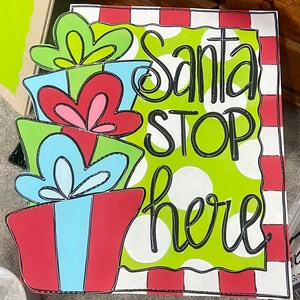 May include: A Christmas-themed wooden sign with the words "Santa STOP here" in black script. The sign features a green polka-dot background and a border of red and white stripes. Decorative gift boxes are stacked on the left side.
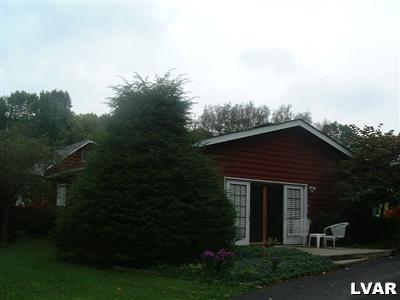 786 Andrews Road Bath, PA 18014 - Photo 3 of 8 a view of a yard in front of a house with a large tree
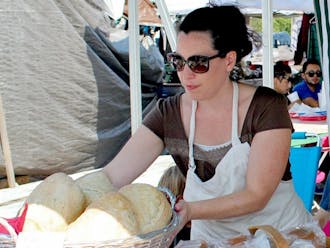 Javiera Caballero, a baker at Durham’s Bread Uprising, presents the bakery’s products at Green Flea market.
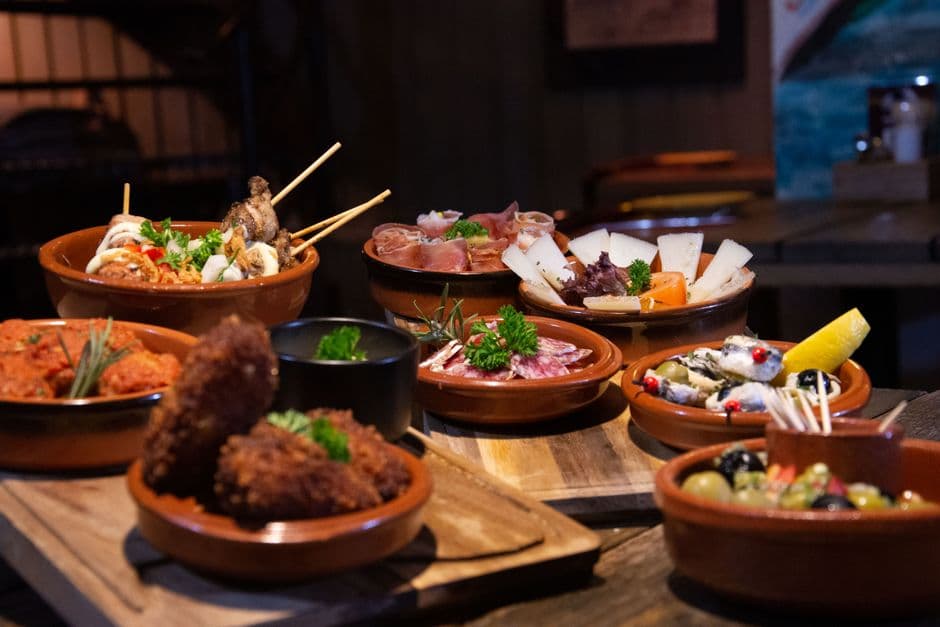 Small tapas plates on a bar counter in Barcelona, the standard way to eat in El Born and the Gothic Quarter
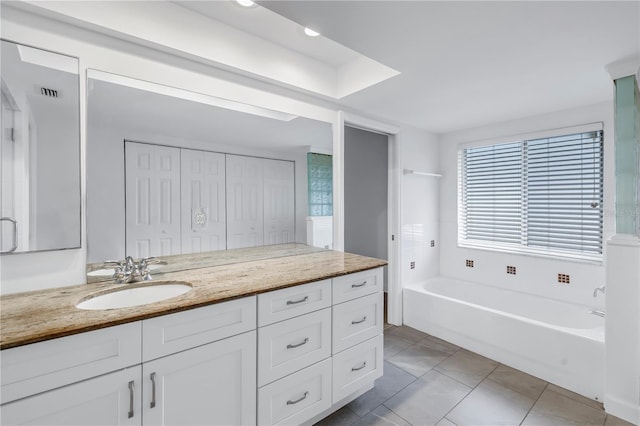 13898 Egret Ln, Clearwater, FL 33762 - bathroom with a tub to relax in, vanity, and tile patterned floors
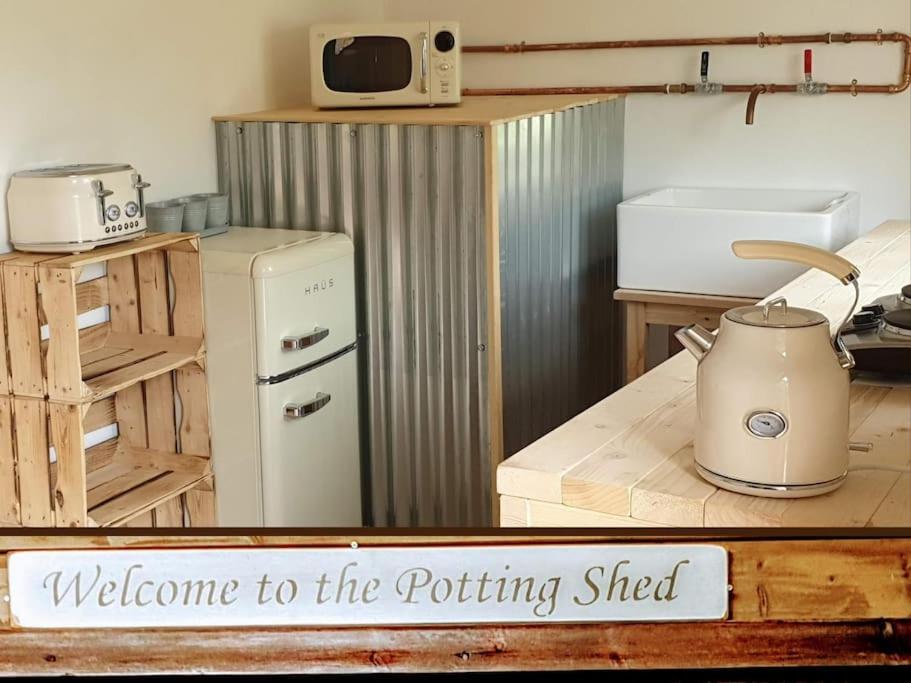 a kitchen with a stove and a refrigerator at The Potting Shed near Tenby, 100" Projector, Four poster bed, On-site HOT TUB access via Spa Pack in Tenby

* * *

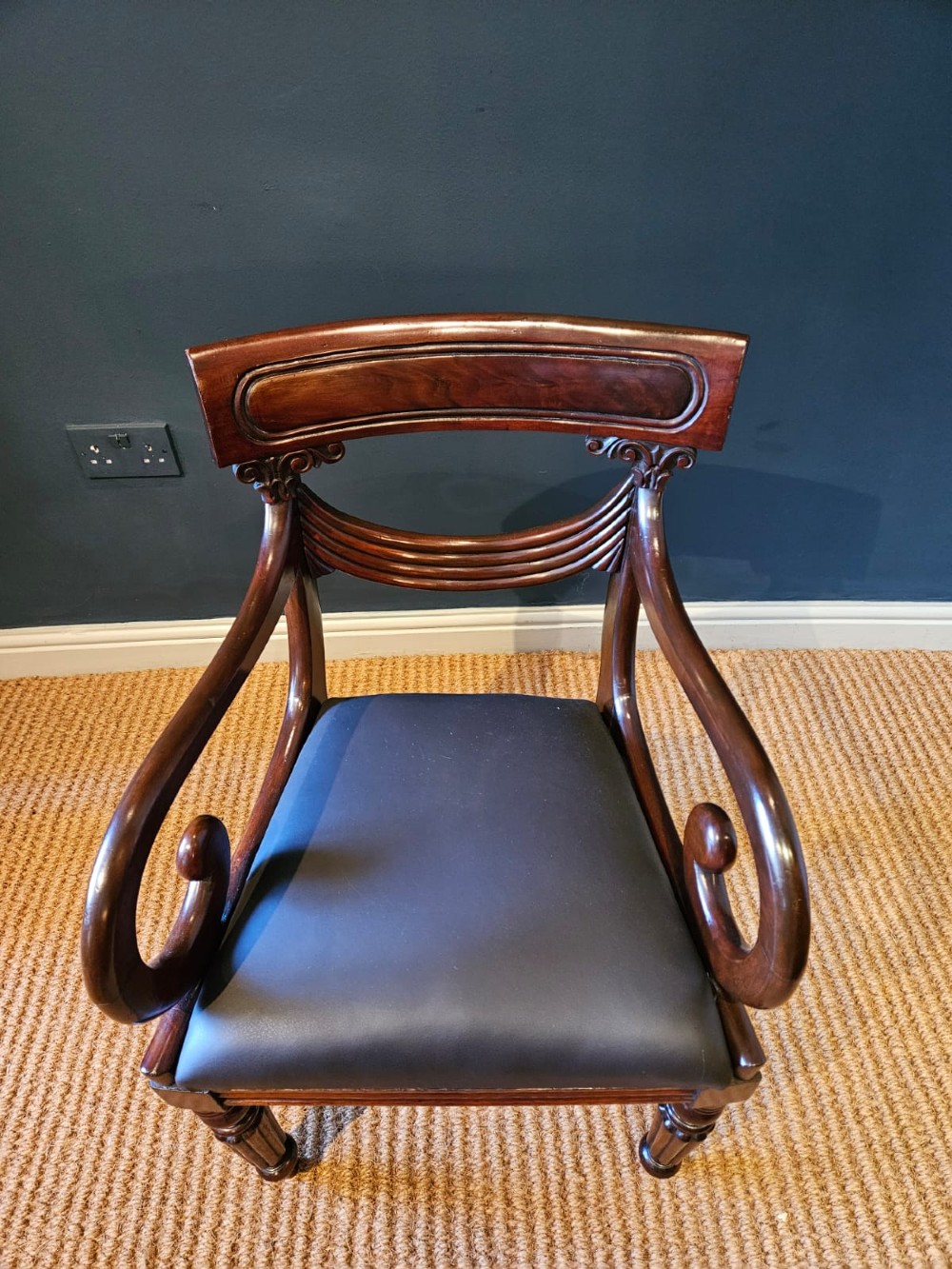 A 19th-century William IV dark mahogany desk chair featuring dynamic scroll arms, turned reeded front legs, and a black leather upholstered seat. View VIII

---

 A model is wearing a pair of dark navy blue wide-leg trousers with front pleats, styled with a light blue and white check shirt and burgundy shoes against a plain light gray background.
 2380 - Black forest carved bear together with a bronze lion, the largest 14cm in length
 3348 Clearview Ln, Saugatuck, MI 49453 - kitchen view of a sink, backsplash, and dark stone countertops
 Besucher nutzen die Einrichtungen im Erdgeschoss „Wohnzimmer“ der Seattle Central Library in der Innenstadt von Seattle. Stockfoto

What you will do
Repeat the lines above exactly, beginning with the one containing "May include: A" and finishing with the one containing "a kitchen with". No pictures belong in the copy.

Solution for this task
 May include: A Christmas-themed wooden sign with the words "Santa STOP here" in black script. The sign features a green polka-dot background and a border of red and white stripes. Decorative gift boxes are stacked on the left side.
 786 Andrews Road Bath, PA 18014 - Photo 3 of 8 a view of a yard in front of a house with a large tree
 Javiera Caballero, a baker at Durham’s Bread Uprising, presents the bakery’s products at Green Flea market.
 Small tapas plates on a bar counter in Barcelona, the standard way to eat in El Born and the Gothic Quarter
 13898 Egret Ln, Clearwater, FL 33762 - bathroom with a tub to relax in, vanity, and tile patterned floors
 a kitchen with a stove and a refrigerator at The Potting Shed near Tenby, 100" Projector, Four poster bed, On-site HOT TUB access via Spa Pack in Tenby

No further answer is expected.